▶ Provided records
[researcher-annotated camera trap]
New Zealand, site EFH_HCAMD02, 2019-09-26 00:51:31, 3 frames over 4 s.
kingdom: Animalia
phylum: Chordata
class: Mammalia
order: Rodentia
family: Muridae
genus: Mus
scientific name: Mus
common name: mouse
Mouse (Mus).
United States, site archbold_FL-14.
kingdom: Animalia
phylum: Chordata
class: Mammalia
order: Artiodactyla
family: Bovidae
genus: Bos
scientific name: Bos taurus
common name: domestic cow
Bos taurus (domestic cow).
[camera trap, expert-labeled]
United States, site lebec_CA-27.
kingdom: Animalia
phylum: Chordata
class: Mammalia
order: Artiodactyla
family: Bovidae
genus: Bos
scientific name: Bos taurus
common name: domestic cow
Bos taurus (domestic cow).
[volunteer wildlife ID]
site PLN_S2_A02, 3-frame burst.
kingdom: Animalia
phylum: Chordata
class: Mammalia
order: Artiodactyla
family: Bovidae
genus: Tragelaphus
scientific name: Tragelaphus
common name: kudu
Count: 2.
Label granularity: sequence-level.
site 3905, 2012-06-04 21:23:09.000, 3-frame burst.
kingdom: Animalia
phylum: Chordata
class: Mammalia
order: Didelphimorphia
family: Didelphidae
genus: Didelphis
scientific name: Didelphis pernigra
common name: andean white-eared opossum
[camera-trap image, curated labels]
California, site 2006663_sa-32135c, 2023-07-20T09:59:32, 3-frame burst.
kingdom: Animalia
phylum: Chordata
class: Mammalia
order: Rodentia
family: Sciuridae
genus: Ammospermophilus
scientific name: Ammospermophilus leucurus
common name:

▶ Problem
Each entry shown above should be copied out exactly.

▶ Exercise solution
[researcher-annotated camera trap]
New Zealand, site EFH_HCAMD02, 2019-09-26 00:51:31, 3 frames over 4 s.
kingdom: Animalia
phylum: Chordata
class: Mammalia
order: Rodentia
family: Muridae
genus: Mus
scientific name: Mus
common name: mouse
Mouse (Mus).
United States, site archbold_FL-14.
kingdom: Animalia
phylum: Chordata
class: Mammalia
order: Artiodactyla
family: Bovidae
genus: Bos
scientific name: Bos taurus
common name: domestic cow
Bos taurus (domestic cow).
[camera trap, expert-labeled]
United States, site lebec_CA-27.
kingdom: Animalia
phylum: Chordata
class: Mammalia
order: Artiodactyla
family: Bovidae
genus: Bos
scientific name: Bos taurus
common name: domestic cow
Bos taurus (domestic cow).
[volunteer wildlife ID]
site PLN_S2_A02, 3-frame burst.
kingdom: Animalia
phylum: Chordata
class: Mammalia
order: Artiodactyla
family: Bovidae
genus: Tragelaphus
scientific name: Tragelaphus
common name: kudu
Count: 2.
Label granularity: sequence-level.
site 3905, 2012-06-04 21:23:09.000, 3-frame burst.
kingdom: Animalia
phylum: Chordata
class: Mammalia
order: Didelphimorphia
family: Didelphidae
genus: Didelphis
scientific name: Didelphis pernigra
common name: andean white-eared opossum
[camera-trap image, curated labels]
California, site 2006663_sa-32135c, 2023-07-20T09:59:32, 3-frame burst.
kingdom: Animalia
phylum: Chordata
class: Mammalia
order: Rodentia
family: Sciuridae
genus: Ammospermophilus
scientific name: Ammospermophilus leucurus
common name:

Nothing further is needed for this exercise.